The pressure I’m putting on myself about writing that novel is just that – pressure that I’m putting on myself. I want something to show for my life. I want to see that book on the shelf, my name on the spine. But that’s not enough. That’s not the reason one should try to write a novel.

 In order to write a novel, a person has to have a fire in his or her soul, a passion for the story, the realization that they can’t not write the book. Pardon the double negative, but I’ve heard it expressed in those terms so many times. “I have to write because I can’t not write.”

There is a story in me that’s been trying to see the light of day for more than 10 years. Only time will tell if I have what it takes to put the words on paper and push it out the door.

Until my next blog post

I hope you have a good book to read.I just finished reading The Dream Daughter, by Diane Chamberlain.
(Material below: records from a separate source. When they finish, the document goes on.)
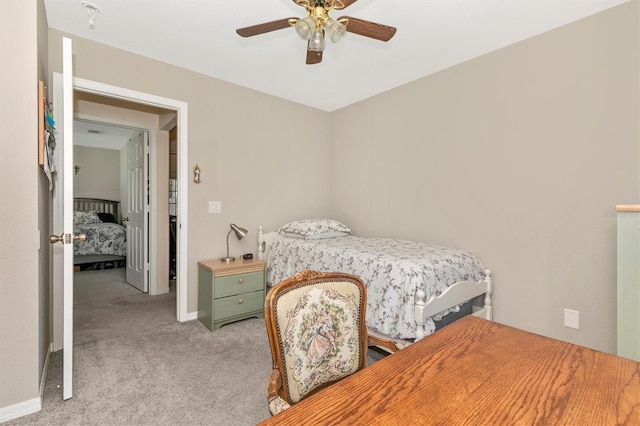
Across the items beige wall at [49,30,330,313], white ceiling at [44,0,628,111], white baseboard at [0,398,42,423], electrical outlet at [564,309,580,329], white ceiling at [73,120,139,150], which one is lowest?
white baseboard at [0,398,42,423]

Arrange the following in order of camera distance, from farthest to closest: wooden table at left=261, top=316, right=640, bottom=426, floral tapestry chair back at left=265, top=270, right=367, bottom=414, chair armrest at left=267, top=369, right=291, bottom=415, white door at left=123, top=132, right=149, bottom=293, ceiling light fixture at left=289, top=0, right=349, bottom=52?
white door at left=123, top=132, right=149, bottom=293
ceiling light fixture at left=289, top=0, right=349, bottom=52
floral tapestry chair back at left=265, top=270, right=367, bottom=414
chair armrest at left=267, top=369, right=291, bottom=415
wooden table at left=261, top=316, right=640, bottom=426

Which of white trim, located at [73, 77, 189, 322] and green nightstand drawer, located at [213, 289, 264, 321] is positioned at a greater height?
white trim, located at [73, 77, 189, 322]

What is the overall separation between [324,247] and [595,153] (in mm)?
2121

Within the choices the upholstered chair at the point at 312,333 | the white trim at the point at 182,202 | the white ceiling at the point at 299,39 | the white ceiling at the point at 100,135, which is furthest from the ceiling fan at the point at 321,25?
the white ceiling at the point at 100,135

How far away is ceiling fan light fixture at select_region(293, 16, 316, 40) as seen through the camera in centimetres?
151

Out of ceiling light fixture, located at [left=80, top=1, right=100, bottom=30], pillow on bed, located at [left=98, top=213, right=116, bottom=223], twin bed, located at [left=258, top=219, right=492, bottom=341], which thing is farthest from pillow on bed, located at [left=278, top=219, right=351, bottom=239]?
pillow on bed, located at [left=98, top=213, right=116, bottom=223]

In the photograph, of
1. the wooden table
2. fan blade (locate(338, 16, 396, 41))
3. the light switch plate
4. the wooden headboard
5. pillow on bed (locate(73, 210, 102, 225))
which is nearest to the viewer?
the wooden table

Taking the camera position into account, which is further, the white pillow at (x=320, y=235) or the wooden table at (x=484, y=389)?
the white pillow at (x=320, y=235)

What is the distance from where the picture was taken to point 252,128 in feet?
11.7

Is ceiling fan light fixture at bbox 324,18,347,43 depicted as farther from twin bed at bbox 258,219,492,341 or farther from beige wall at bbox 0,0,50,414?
beige wall at bbox 0,0,50,414

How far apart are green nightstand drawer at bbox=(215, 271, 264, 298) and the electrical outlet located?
99.9 inches

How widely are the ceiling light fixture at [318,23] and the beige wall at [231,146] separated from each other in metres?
1.93

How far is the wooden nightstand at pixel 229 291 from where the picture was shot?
2873 millimetres

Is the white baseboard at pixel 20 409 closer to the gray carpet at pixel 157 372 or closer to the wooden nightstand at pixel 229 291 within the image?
the gray carpet at pixel 157 372
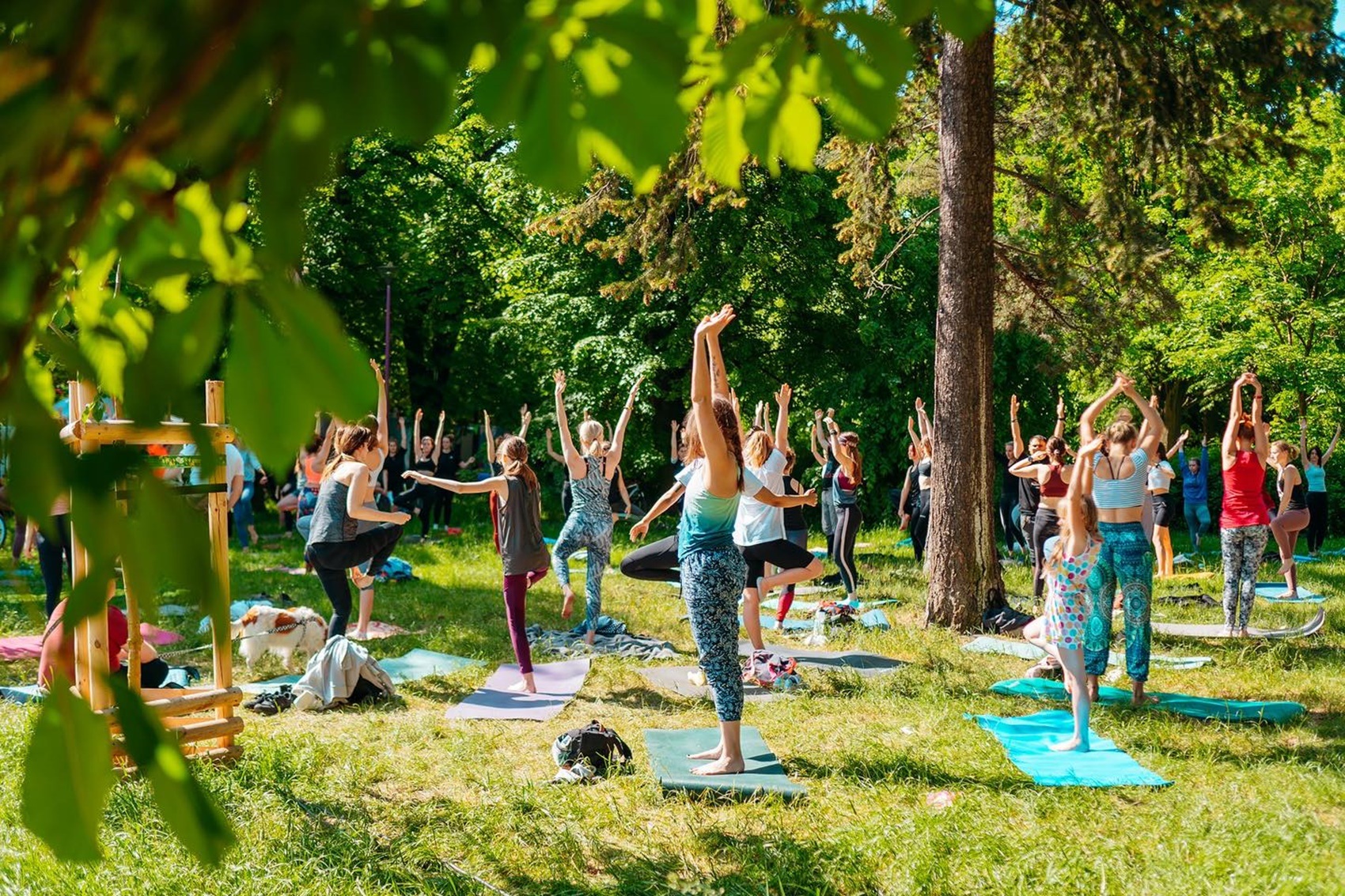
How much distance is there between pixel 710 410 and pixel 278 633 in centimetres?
495

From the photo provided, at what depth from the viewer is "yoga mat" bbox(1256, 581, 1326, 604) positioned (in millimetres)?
13117

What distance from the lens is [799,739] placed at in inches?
281

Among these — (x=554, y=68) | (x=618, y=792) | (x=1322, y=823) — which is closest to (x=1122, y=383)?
(x=1322, y=823)

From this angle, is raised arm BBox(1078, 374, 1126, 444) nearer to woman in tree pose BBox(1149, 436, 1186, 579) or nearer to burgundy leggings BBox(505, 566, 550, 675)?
burgundy leggings BBox(505, 566, 550, 675)

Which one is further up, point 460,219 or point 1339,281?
point 460,219

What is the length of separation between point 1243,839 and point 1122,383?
130 inches

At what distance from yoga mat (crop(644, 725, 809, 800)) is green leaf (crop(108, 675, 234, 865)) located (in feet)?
16.6

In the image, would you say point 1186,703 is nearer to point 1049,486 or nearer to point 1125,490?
point 1125,490

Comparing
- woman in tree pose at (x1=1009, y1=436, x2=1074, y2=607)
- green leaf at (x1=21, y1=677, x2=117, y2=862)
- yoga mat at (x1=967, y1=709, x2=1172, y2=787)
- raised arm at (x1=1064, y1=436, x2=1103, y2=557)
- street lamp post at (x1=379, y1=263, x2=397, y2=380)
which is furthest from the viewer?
street lamp post at (x1=379, y1=263, x2=397, y2=380)

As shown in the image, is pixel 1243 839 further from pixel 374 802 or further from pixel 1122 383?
pixel 374 802

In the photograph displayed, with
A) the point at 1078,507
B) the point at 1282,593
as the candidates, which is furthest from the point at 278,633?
the point at 1282,593

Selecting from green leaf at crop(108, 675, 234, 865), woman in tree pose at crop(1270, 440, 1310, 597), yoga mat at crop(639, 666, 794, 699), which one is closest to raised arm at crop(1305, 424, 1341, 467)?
woman in tree pose at crop(1270, 440, 1310, 597)

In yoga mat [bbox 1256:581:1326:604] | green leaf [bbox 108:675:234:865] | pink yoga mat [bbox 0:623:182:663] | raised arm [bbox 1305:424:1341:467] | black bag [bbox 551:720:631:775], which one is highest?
raised arm [bbox 1305:424:1341:467]

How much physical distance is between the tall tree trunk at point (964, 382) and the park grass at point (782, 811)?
2302 mm
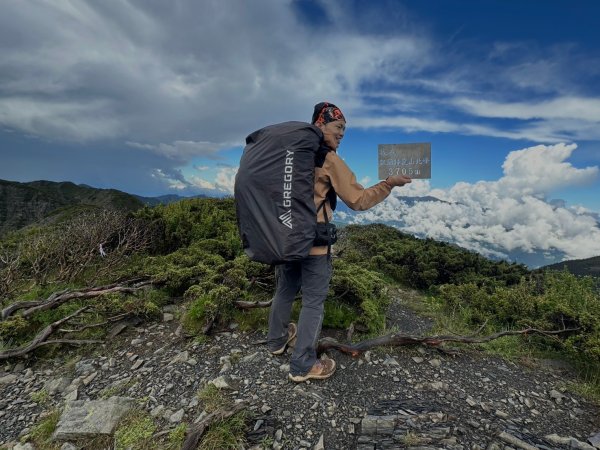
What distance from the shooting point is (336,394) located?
4.05m

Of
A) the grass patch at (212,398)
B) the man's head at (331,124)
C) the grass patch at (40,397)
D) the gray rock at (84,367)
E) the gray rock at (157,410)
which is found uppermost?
the man's head at (331,124)

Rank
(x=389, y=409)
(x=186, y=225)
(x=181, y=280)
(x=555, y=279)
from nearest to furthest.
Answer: (x=389, y=409) → (x=181, y=280) → (x=555, y=279) → (x=186, y=225)

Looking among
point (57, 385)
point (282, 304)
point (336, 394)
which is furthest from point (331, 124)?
point (57, 385)

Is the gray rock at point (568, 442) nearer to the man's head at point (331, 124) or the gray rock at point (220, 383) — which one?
the gray rock at point (220, 383)

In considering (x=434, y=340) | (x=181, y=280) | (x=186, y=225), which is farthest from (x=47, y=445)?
(x=186, y=225)

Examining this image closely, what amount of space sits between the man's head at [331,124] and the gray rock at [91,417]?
12.2 feet

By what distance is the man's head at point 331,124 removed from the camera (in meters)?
3.97

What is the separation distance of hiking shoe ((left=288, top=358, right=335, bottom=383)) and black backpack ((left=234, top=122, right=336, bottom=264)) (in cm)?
154

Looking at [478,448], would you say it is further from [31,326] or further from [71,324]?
[31,326]

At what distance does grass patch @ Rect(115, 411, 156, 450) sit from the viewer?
3.36 m

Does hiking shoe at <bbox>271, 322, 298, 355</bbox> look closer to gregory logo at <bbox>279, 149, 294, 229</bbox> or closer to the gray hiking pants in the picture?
the gray hiking pants

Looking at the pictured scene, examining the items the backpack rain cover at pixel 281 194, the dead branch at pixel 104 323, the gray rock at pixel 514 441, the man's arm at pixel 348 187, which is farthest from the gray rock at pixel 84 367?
the gray rock at pixel 514 441

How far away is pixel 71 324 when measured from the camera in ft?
18.8

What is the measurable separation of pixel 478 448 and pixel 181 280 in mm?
5299
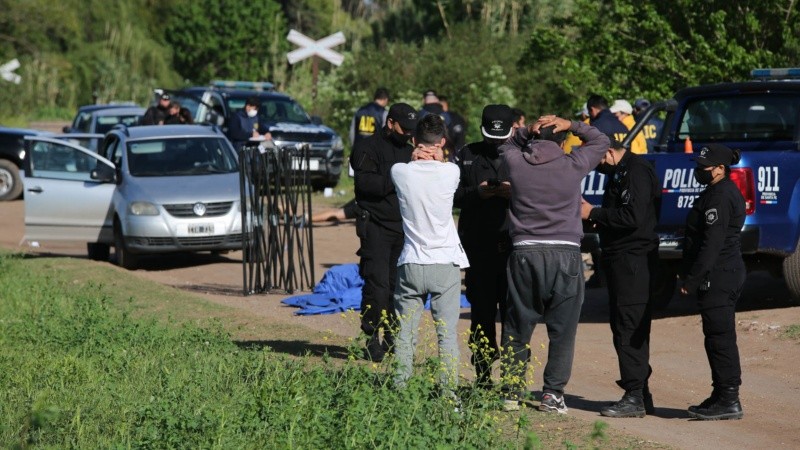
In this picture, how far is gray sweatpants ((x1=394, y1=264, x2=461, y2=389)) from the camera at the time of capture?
8.52 metres

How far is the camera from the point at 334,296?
14422 millimetres

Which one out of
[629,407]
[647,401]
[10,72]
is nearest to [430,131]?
[629,407]

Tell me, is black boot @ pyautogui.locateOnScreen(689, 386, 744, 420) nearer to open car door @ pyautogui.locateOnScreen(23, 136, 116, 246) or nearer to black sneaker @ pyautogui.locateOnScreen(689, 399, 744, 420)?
black sneaker @ pyautogui.locateOnScreen(689, 399, 744, 420)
Unlike any of Ms. Chamberlain’s earlier novels, this one has to do with time travel. That came as a surprise to me. I like the idea of time travel, and Ms. Chamberlain did a great job with this story.

I was eager to start reading Jodi Picoult’s latest novel, A Spark of Light. The premise held promise and I thought if any writer could write a soul-searching novel about abortion, it would be Ms. Picoult. I was disappointed in the book. I think I would have liked it if it had been written in chronological order; however, it covers 11 hours, begins with hour number 10, and works its way backwards to hour number one, which is followed by hour number 11. The way the material was presented did not appeal to me. I was tempted to read the chapters in reverse order, but I wasn’t in the mood to do that after having started with the first chapter.

If you’re a writer, I hope you have quality writing time and the physical energy to reach your goals.

Thank you for reading my blog. You could have spent the last few minutes doing something else, but you chose to read my blog. I appreciate it! I welcome your comments.

I’ll try to write a more upbeat blog next week. When I started blogging more than seven years ago, the purpose of my blog was to share my journey as a writer. The journey has stalled recently, but maybe I’ll get my second wind in 2019.

Let’s continue the conversation.

Have you read A Spark of Light, by Jodi Picoult? What did you think of it? Did you find its being written “backwards” appealing or confusing? I have enjoyed every other Jodi Picoult book I’ve read, so I was surprised when I had no desire to read beyond the second chapter of this one. The book has gotten mixed reviews online.

If you’re a writer, what pulls you out of the pit of self-doubt when discouragement tries to overwhelm you?